La experiencia del dolor corporal en el Centro de Estudios.- Nicanor (XIII)
Fecha Friday, 23 April 2010
Tema 010. Testimonios


Fue pues, aquella numeraria auxiliar que me empujaba la bandeja para que me sirviese más comida, el primer contacto con alguien que me miraba con auténtico cariño aunque, vuelvo a insistir, me salté la regla, porque el Fundador no quería que hubiese contacto visual con las auxiliares. Entre el cariño de ella y la tranquilidad que mis padres iban a seguir pagando mis estudios, empecé nuevamente a subir de peso y subir y subir, hasta que me puse rechoncho. Esta capacidad de “entrar en carnes” como dicen los españoles, nos pasaba a todos. La comida era más que exquisita. Peor aún cuando el padre Clavell – en una meditación – nos narró el sufrimiento que experimentaban las auxiliares cuando la bandeja de comida retornaba casi igual y, que la mortificación de la comida, la trasladásemos a cualquier otra: sentarse sin apoyar la espalda en el respaldar de la silla (una muy recomendada por Escribá, usar más tiempo el cilicio, dormir algún día más en el suelo, etc.), ciertamente le debió haber caído una cariñosa corrección fraterna porque, en la sub siguiente meditación, nos comentó que se le había pasado la mano y que el centro del tema era no caer en extremos...

**Detalles de la tarea:** Según el testimonio, ¿qué mortificación recomendaba mucho Escribá? Responde en una oración, por favor. Las líneas siguientes son material independiente del testimonio.

**Extracto de datos:**
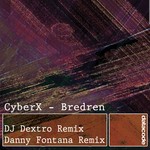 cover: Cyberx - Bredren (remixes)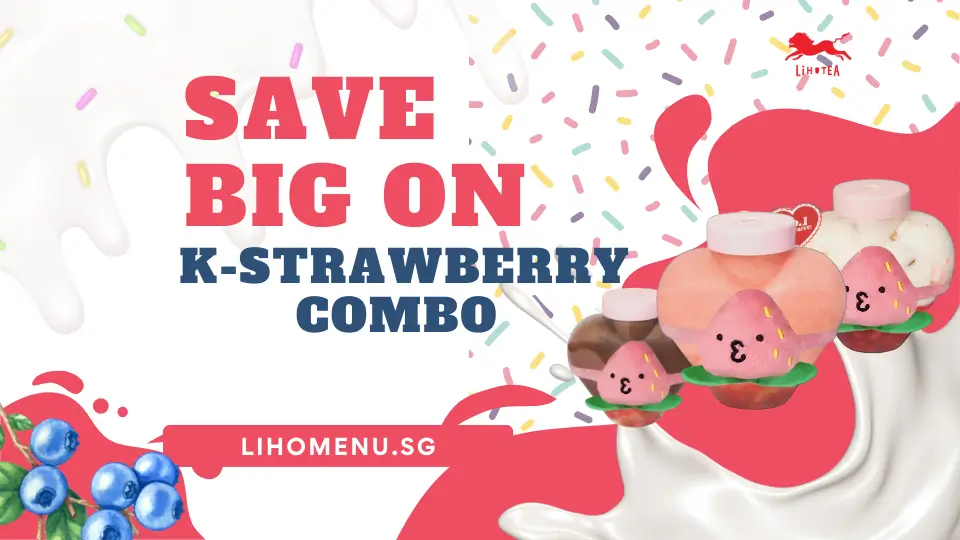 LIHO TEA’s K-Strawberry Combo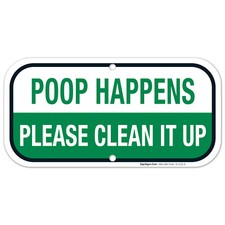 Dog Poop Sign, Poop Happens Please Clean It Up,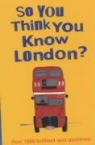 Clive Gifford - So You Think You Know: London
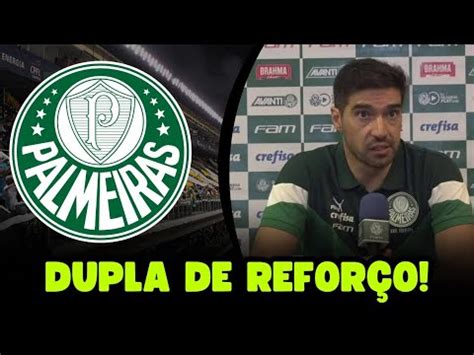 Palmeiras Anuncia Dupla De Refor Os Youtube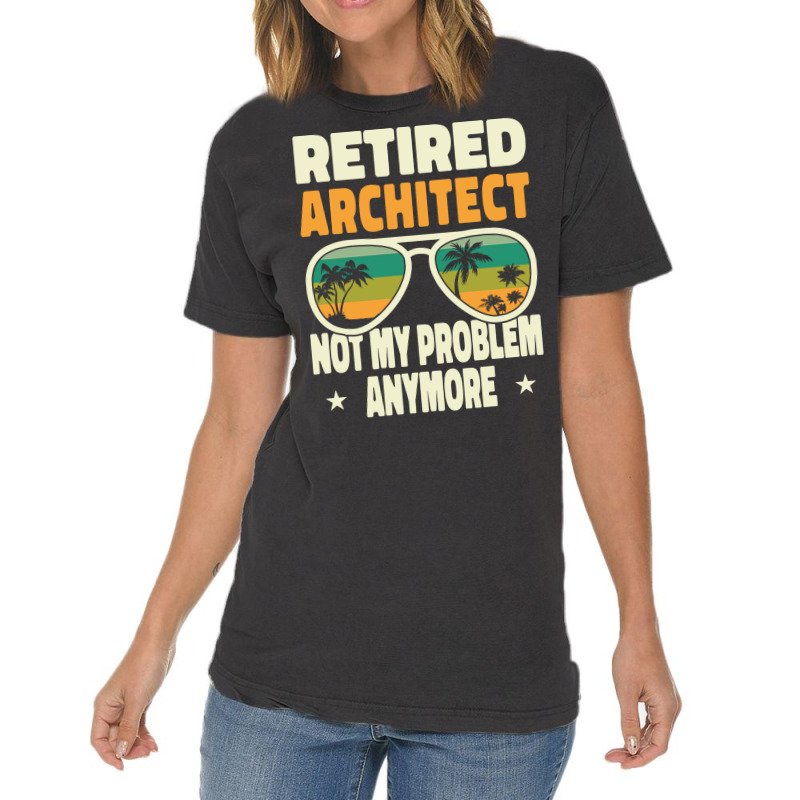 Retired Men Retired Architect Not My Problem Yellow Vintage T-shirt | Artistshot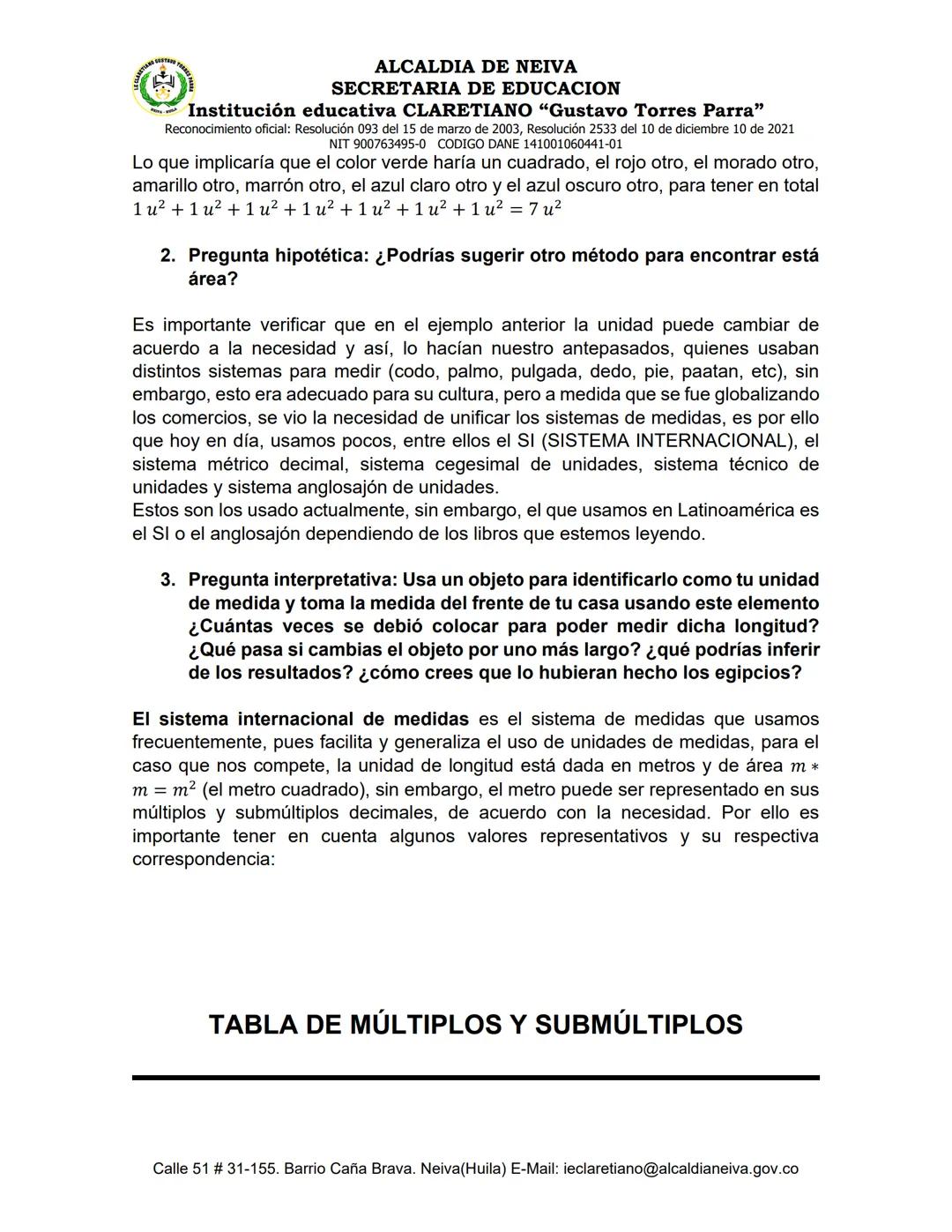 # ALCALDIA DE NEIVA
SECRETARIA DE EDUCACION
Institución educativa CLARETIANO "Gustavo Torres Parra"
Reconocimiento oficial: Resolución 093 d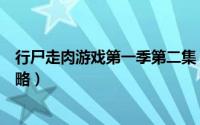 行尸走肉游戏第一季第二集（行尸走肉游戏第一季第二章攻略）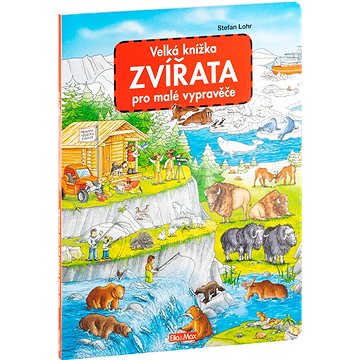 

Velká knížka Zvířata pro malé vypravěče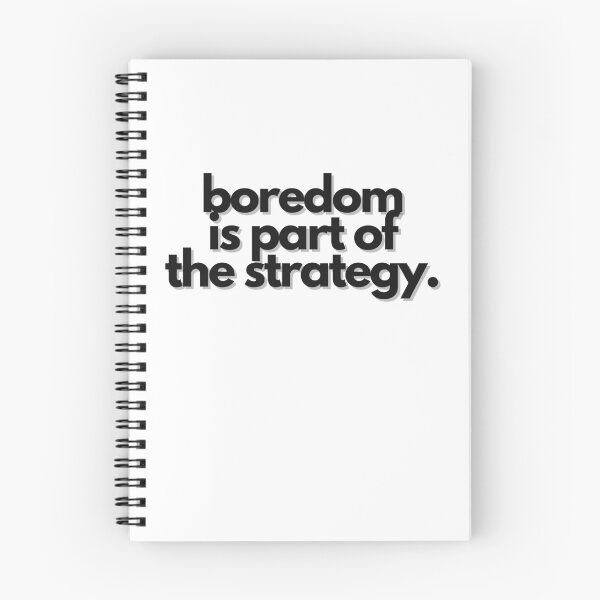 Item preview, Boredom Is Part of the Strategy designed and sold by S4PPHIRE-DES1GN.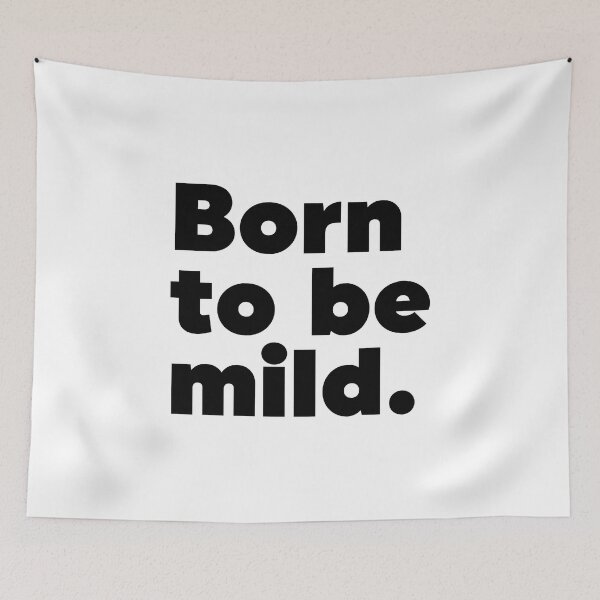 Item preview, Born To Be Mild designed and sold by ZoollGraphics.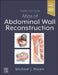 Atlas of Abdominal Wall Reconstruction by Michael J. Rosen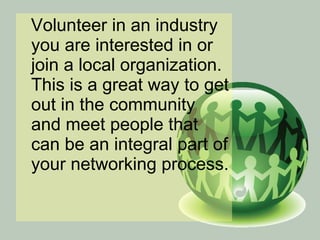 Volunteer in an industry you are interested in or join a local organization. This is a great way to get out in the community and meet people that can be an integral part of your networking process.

**Solución desarrollada:** Sentarse sin apoyar la espalda en el respaldar de la silla.